*** Opening Available data ***
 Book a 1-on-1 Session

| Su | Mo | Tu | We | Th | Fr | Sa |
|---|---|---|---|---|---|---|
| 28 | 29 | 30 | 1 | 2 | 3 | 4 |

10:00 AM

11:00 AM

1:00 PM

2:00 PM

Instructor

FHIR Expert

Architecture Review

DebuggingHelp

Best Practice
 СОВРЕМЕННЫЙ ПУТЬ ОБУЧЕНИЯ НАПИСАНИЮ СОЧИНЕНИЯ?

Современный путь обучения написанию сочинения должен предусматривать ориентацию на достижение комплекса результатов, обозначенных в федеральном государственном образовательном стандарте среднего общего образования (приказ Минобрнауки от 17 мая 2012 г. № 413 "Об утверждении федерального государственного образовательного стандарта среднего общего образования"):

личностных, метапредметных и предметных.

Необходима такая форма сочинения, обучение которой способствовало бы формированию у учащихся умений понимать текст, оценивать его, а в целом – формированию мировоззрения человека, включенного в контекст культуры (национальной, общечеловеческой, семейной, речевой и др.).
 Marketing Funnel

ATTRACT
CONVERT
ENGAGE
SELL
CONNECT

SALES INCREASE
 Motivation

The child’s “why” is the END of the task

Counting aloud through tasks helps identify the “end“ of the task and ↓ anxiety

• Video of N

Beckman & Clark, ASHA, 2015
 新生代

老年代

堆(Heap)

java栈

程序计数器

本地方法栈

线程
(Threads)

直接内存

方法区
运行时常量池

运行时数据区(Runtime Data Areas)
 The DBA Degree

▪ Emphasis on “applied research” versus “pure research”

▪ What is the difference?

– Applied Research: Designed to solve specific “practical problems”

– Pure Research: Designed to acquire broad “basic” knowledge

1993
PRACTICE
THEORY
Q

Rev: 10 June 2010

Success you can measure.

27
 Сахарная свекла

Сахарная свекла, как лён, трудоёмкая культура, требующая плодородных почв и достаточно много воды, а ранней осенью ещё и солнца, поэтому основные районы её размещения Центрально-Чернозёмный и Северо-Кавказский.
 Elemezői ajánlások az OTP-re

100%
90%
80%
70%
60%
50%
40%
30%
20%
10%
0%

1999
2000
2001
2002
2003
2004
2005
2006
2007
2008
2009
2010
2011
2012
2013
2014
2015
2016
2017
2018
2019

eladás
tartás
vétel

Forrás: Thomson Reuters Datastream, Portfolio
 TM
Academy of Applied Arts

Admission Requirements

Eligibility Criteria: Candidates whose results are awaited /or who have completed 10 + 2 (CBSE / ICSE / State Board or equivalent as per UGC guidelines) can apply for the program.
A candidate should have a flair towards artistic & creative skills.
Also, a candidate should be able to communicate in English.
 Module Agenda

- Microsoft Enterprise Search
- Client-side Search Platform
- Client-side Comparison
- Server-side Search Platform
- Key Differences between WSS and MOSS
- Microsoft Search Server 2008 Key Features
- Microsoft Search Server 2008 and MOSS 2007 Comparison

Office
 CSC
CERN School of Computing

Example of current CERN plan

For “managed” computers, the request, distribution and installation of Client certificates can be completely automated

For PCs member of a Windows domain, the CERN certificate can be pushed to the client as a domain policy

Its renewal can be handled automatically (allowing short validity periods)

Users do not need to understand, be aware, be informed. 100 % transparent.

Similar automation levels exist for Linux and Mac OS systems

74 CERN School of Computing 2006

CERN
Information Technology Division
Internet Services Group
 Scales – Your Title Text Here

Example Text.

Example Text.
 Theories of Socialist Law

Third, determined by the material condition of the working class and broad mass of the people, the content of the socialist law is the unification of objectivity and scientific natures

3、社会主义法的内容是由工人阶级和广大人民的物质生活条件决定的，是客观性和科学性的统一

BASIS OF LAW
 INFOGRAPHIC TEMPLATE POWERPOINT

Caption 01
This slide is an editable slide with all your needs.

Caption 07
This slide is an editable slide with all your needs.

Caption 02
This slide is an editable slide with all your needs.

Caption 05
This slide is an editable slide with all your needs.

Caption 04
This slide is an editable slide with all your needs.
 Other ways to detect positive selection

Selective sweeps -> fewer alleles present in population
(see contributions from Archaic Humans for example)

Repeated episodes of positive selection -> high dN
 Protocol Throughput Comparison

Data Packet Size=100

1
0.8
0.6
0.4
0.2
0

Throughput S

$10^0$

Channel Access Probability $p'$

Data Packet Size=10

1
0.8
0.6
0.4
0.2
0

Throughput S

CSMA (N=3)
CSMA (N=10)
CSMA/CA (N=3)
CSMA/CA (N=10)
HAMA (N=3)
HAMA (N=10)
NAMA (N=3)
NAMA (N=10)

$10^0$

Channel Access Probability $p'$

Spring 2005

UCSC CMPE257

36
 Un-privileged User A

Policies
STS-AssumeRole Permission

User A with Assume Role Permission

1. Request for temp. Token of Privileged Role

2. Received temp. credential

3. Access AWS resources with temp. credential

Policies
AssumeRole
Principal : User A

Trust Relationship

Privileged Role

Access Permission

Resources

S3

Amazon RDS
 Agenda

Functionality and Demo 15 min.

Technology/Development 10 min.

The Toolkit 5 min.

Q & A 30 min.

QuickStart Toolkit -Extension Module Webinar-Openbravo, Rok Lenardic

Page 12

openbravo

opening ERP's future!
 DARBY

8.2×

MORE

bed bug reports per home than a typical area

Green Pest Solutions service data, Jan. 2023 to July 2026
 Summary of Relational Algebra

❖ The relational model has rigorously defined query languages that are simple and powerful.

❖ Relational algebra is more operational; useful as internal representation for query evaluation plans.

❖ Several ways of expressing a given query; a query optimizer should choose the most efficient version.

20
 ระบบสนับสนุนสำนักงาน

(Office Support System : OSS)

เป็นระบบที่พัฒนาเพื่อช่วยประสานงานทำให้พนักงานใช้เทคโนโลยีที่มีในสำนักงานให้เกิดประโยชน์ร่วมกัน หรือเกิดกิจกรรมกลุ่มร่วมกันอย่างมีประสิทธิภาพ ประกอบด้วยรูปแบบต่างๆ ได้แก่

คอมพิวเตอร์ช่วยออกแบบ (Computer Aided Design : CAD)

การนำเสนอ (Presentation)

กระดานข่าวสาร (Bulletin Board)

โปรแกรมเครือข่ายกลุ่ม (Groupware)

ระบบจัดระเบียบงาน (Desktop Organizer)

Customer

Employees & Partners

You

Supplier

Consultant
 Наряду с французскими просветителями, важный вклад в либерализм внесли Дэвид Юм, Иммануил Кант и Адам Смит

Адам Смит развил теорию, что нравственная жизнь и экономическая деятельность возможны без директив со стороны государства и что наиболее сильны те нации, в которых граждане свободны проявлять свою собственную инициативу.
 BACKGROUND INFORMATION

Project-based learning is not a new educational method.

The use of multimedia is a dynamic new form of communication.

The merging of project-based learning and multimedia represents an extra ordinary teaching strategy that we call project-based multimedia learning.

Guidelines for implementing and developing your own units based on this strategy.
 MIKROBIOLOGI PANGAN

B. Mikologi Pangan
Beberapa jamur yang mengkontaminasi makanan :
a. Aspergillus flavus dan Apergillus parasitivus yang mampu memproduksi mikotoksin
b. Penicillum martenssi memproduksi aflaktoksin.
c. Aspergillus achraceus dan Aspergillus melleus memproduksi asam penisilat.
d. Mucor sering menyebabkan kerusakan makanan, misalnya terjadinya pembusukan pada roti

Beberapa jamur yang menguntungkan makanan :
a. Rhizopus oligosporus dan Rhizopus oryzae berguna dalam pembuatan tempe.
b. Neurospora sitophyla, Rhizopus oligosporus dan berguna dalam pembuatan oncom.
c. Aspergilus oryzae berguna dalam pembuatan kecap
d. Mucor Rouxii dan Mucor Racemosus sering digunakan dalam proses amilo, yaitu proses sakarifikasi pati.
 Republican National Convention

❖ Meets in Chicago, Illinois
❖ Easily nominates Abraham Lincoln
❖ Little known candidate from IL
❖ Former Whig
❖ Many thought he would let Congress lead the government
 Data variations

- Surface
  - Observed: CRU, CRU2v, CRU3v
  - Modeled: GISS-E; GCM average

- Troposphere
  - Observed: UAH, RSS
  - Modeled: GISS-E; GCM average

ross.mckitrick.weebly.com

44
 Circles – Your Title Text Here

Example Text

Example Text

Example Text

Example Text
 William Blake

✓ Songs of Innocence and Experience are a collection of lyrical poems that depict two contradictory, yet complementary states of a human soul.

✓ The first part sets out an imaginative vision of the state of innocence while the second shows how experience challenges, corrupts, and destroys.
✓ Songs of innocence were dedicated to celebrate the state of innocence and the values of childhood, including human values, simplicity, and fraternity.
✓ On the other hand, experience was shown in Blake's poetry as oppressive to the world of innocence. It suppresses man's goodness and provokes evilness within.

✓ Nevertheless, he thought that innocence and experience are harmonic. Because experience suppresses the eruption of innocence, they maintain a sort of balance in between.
*** Closing Available data ***
# Requirement
Using the data above, repeat exactly the lines that begin at the line with "Information Technology Division" and end at the line with "(see contributions from", both ends included.

# Response
Information Technology Division
Internet Services Group
 Scales – Your Title Text Here

Example Text.

Example Text.
 Theories of Socialist Law

Third, determined by the material condition of the working class and broad mass of the people, the content of the socialist law is the unification of objectivity and scientific natures

3、社会主义法的内容是由工人阶级和广大人民的物质生活条件决定的，是客观性和科学性的统一

BASIS OF LAW
 INFOGRAPHIC TEMPLATE POWERPOINT

Caption 01
This slide is an editable slide with all your needs.

Caption 07
This slide is an editable slide with all your needs.

Caption 02
This slide is an editable slide with all your needs.

Caption 05
This slide is an editable slide with all your needs.

Caption 04
This slide is an editable slide with all your needs.
 Other ways to detect positive selection

Selective sweeps -> fewer alleles present in population
(see contributions from Archaic Humans for example)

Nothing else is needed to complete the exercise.